A week after the documentary “Kamome” paid tribute to the sister city relationship between Crescent City and Rikuzentakata, Japan, a second honorific was released to the public in the form of a special beer.
On July 22, SeaQuake Brewing debuted Kamome Ale. The beer came to fruition years after a conversation over the hood of a pickup truck between the brewery’s cofounder Kevin Hartwick and Crescent City Mayor Blake Inscore.
Inscore said as they were talking about the burgeoning sister city relationship and trying to find something tangible to go with it, he wondered wouldn’t it be neat to produce some kind of beer and name it after that relationship?
“I’m always having these ‘how about’ moments and people usually roll their eyes,” Inscore said. “But after I said how about a beer, Kevin didn’t roll his eyes at me. He kind of looked at me and started thinking.”
Their first thought of naming it Tsunami beer was immediately shot down by Hartwick’s brewmaster who confirmed there was already a Tsunami beer. So they instead went with Kamome, the name of the boat that kicked off the relationship in the first place.
After being swept away in a 2011 tsunami that devastated Rikuzentakata, a high school’s boat, Kamome, made the epic, almost 5,000-mile journey across the Pacific Ocean to wash ashore in Crescent City more than two years later — on April 7, 2013. Later that year, a delegation from Crescent City returned the boat to its original home in Rikuzentakata, forever endearing the two cities to one another.
As delegations from the cities swapped visits over the years to each other’s home, Hartwick sought input from the Japanese to craft the right flavor that paid tribute to Rikuzentakata.
Hartwick said the first draft they served the Japanese delegation was a light lager. But tastes had evolved overseas.
“To our surprise, the delegates, especially the younger ones, were pretty excited about IPAs and other beers,” Hartwick said. “Thus began process that lasted another nine months.”
He said after some back and forth, they reached a happy medium with a lighter blonde, something he calls drinkable, but not overpowering with alcohol that can reach a wider audience.

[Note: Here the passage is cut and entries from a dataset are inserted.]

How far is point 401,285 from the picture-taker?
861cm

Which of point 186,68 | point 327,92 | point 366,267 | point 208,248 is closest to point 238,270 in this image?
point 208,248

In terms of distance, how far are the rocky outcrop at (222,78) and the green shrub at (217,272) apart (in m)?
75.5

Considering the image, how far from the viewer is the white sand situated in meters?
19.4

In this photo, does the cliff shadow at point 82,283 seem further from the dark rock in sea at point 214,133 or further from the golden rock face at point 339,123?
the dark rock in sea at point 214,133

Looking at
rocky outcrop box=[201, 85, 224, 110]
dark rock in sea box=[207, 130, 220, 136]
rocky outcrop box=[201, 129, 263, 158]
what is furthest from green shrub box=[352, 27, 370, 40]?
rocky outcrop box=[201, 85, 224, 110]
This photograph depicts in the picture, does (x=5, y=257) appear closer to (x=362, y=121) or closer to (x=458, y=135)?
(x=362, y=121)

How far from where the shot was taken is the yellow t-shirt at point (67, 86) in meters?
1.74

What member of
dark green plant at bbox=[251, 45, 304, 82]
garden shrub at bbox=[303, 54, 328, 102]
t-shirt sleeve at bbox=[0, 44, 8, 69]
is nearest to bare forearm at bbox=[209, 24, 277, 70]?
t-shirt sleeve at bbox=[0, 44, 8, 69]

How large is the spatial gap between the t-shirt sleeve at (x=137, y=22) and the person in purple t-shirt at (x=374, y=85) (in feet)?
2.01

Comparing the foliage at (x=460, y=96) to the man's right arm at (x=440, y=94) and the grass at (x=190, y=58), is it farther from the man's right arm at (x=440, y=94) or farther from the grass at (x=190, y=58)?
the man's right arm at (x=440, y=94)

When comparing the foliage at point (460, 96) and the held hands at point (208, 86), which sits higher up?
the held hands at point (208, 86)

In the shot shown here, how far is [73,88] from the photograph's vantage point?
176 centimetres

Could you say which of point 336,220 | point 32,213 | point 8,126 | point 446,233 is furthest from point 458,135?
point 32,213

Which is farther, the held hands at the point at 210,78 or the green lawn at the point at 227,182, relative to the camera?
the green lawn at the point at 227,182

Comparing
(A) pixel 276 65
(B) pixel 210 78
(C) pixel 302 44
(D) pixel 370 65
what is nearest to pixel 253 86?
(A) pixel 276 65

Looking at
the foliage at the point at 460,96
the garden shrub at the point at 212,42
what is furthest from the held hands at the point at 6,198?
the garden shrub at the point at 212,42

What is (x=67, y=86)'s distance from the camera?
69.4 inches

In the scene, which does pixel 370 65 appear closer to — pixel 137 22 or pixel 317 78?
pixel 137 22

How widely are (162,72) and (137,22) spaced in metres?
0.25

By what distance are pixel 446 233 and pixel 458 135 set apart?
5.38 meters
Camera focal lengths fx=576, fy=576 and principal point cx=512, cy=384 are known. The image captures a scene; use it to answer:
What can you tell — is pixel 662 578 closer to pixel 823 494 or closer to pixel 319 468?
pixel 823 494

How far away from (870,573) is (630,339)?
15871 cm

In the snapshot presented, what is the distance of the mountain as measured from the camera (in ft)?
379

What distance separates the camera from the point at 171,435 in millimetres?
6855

“The final product really doesn’t reflect our view of the relationship, but theirs. The flavors spoke to them,” Inscore said. “My perspective was the purpose. The beer we’ve given to them shows how we value who they are and what they’ve been through.”

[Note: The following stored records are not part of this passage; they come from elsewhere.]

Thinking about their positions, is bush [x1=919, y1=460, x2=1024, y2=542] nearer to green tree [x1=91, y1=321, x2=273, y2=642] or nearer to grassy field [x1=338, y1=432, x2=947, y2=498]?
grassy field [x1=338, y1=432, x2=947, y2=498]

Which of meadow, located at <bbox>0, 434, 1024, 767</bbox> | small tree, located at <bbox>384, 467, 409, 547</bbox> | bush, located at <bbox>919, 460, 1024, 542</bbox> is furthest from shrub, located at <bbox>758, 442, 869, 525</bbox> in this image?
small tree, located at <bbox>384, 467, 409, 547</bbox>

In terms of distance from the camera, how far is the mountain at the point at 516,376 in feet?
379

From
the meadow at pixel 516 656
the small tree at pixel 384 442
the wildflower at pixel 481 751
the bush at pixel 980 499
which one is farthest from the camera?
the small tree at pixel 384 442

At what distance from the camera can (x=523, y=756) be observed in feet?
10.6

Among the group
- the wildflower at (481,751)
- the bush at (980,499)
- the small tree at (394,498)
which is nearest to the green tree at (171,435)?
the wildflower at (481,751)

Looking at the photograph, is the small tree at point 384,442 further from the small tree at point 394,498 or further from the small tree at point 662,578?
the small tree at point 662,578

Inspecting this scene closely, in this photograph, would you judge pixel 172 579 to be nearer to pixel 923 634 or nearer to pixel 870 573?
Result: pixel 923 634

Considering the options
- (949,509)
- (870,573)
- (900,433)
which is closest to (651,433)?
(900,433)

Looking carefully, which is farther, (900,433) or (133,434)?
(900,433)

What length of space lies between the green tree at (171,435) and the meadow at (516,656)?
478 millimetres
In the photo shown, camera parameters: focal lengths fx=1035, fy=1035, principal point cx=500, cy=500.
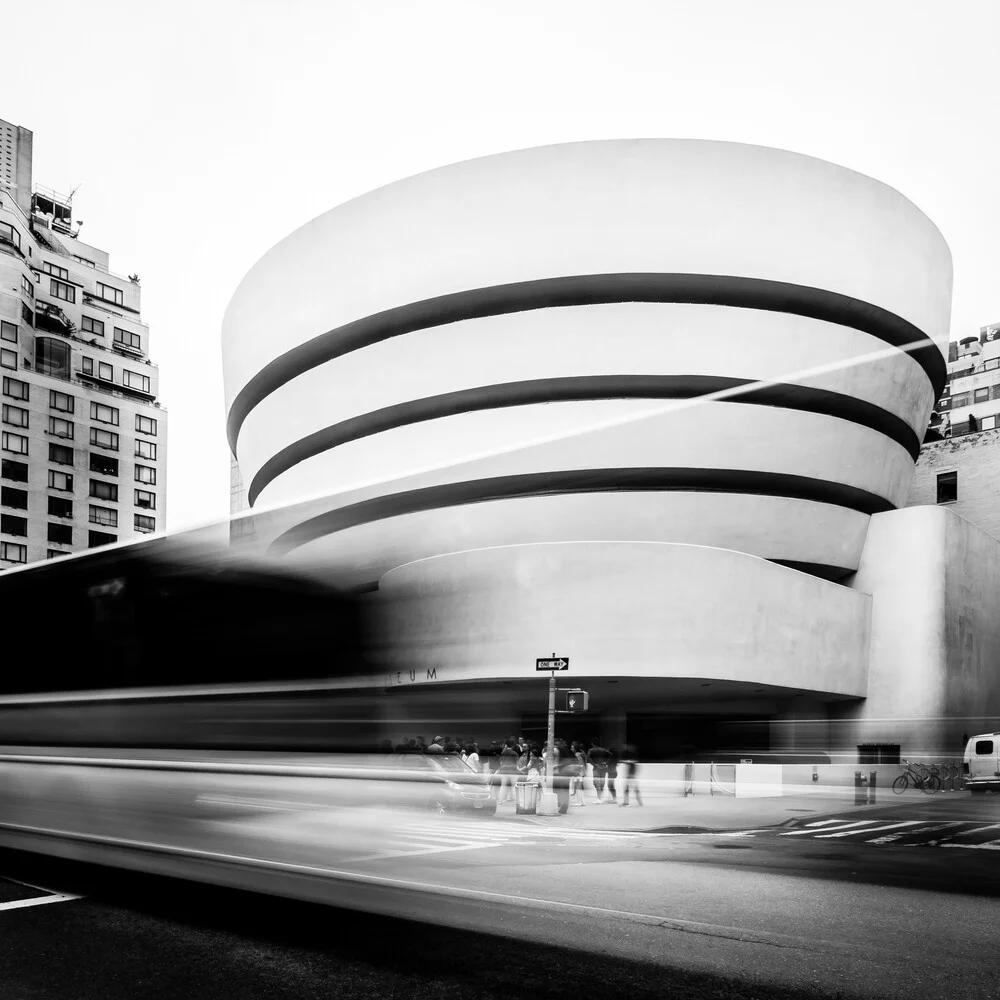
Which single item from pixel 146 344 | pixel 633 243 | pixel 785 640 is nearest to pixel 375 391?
pixel 633 243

Hartwick said in the documentary “Kamome,” NBC Sports producers used footage of a private toast involving prototype cans that more resembled the Oakland Raiders silver and black team colors. The Japanese felt the label was too dark and was not what they wanted, he said.

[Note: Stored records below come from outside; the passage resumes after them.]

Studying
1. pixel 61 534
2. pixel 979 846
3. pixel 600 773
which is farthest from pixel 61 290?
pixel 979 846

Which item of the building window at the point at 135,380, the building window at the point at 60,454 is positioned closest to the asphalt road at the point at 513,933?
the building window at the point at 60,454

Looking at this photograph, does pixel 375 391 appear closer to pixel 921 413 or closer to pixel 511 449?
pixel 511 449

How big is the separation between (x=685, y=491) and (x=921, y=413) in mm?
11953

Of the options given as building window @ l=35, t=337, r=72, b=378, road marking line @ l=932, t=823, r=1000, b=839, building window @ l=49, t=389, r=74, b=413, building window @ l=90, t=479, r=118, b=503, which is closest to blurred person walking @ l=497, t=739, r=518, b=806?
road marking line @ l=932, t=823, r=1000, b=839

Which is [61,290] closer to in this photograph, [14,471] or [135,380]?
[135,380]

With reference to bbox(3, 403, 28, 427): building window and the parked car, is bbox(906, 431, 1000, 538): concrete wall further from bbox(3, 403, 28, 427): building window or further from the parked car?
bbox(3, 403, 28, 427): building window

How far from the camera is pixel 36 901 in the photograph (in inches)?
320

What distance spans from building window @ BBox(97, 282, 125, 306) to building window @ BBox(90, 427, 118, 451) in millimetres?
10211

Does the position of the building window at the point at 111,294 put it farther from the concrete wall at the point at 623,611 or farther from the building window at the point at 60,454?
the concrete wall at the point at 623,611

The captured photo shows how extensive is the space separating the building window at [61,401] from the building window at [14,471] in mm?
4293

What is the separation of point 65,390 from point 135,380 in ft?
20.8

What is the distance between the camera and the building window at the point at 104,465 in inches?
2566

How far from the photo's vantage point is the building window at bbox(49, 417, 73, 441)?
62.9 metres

So with the help of a branding company, the delegations crafted a design featuring key iconography from the two cities - Rikuzentakata’s lone surviving “miracle” pine tree and Crescent City’s redwoods as a base below. Last was a brighter color scheme, a more environmentally friendly pinkish and green combination.
Hartwick said he hopes Kamome Ale will appeal to a lot of people while continuing to celebrate the sister city relationship.
“The real magic of this beer, this relationship, is it’s all part of our ‘Going for the Gold’ campaign,” Hartwick said of the Del Norte/Crescent City Chamber of Commerce’s plan to capitalize from the exposure of the documentary’s airing during the Japan Olympics. “It was supposed to be a year-long process to take to us from the Olympics and shine a light on both communities, be a golden opportunity to introduce our community to the world.”
But with the Olympics postponed to 2021 due to the pandemic, Hartwick said plans changed.
“Our goal is to blow through this COVID thing, expand businesses locally and do cool things with this once in lifetime opportunity,” he said.
The new beer is available on tap at the brewery or in 19.2 ounce cans which Humboldt Beer Distributors and Blach Beverage will be distribute throughout Northern California.